Dataset records

*****

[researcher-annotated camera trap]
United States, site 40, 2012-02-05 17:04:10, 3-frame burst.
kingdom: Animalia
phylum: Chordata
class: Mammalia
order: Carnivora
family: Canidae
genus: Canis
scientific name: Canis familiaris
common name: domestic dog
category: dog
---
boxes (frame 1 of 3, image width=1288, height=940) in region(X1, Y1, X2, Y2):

*****

# [About this task]
Down to the last line, give the records again exactly.

# [Solution]
[researcher-annotated camera trap]
United States, site 40, 2012-02-05 17:04:10, 3-frame burst.
kingdom: Animalia
phylum: Chordata
class: Mammalia
order: Carnivora
family: Canidae
genus: Canis
scientific name: Canis familiaris
common name: domestic dog
category: dog
---
boxes (frame 1 of 3, image width=1288, height=940) in region(X1, Y1, X2, Y2):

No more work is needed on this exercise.